Direction 1
Repeat the entries word for word, beginning at the line that has "Based on this" and stopping after the final line of the entries.

# How to connect samsung lcd series 3 tv with Philips SP100 home theatre system



## versa005 (Nov 6, 2011)

Hi, 

I have to connect my Samsung series 3 lcd tv to the Philips home theatre system. In the rear side of the tv I have a single AUDIO OUT jack (regular 5 mm) and in my home theatre I have different components like TV (one white and red pin available), AUX (one white and red pin available), CD/DVD(6 pins available). 

When i connected the cable from LCD tv to TV component, I couldnt hear any sound and same is the case with AUX component. However, if i connect to CD/DVD component i could hear sound from my home theatre. The problem here is I could connect to only 2 pins (out of 6 pins) in CD/DVD component of my home theatre. Because of this, I could hear sound only from 2 Speakers instead of all the 5 speakers

I dont know why both TV and AUX component in my home theatre is not working. COuld some one assist me on what to do for this.

regards
Regupathy M


----------



## mechman (Feb 8, 2007)

Please post the model number of both the audio system and the tv.


----------



## versa005 (Nov 6, 2011)

Home theatre : Philips 5.1 SP100
Samsung TV : 19" Series 3

thanks for your reply.. eagerly waiting for your input


----------



## mechman (Feb 8, 2007)

I cannot find anything on the Philips SP100 but the user manual for the tv shows that the only audio out is an optical audio out. If the SP100 does not have an optical audio in port, you won't be able to use it for audio.

Dataset extract
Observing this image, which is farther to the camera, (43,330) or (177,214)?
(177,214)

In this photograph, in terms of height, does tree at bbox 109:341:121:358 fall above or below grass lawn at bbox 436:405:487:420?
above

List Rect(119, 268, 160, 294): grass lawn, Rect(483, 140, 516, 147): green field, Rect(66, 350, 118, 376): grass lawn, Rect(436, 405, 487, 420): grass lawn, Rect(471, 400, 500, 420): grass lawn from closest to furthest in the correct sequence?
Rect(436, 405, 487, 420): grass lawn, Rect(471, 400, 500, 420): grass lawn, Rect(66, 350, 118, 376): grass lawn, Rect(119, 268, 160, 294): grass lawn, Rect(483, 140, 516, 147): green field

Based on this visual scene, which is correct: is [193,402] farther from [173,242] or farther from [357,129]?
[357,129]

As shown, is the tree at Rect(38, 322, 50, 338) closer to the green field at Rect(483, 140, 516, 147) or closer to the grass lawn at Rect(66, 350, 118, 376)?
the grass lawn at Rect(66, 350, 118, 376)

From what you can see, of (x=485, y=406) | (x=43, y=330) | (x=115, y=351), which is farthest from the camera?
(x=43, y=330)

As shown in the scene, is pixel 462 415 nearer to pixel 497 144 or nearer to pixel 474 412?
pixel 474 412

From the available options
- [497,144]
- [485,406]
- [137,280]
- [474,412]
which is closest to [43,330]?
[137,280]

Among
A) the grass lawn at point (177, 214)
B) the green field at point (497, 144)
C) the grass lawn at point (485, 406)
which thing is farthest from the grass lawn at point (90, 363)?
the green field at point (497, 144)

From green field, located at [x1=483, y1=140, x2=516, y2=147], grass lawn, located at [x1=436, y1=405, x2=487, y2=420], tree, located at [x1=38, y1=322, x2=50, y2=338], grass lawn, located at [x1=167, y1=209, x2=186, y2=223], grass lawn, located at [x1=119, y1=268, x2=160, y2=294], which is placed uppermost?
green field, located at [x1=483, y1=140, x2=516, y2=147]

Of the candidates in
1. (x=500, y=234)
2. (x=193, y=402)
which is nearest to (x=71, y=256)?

Direction 2
Reproduce verbatim the part of the forum thread that begins at the words "I cannot find" and stops after "it for audio.".

Correct answer 1
Based on this visual scene, which is correct: is [193,402] farther from [173,242] or farther from [357,129]?
[357,129]

As shown, is the tree at Rect(38, 322, 50, 338) closer to the green field at Rect(483, 140, 516, 147) or closer to the grass lawn at Rect(66, 350, 118, 376)?
the grass lawn at Rect(66, 350, 118, 376)

From what you can see, of (x=485, y=406) | (x=43, y=330) | (x=115, y=351), which is farthest from the camera?
(x=43, y=330)

As shown in the scene, is pixel 462 415 nearer to pixel 497 144 or nearer to pixel 474 412?
pixel 474 412

From the available options
- [497,144]
- [485,406]
- [137,280]
- [474,412]
which is closest to [43,330]?
[137,280]

Among
A) the grass lawn at point (177, 214)
B) the green field at point (497, 144)
C) the grass lawn at point (485, 406)
which thing is farthest from the grass lawn at point (90, 363)?
the green field at point (497, 144)

From green field, located at [x1=483, y1=140, x2=516, y2=147], grass lawn, located at [x1=436, y1=405, x2=487, y2=420], tree, located at [x1=38, y1=322, x2=50, y2=338], grass lawn, located at [x1=167, y1=209, x2=186, y2=223], grass lawn, located at [x1=119, y1=268, x2=160, y2=294], which is placed uppermost?
green field, located at [x1=483, y1=140, x2=516, y2=147]

Of the candidates in
1. (x=500, y=234)
2. (x=193, y=402)
which is nearest to (x=71, y=256)?

Correct answer 2
I cannot find anything on the Philips SP100 but the user manual for the tv shows that the only audio out is an optical audio out. If the SP100 does not have an optical audio in port, you won't be able to use it for audio.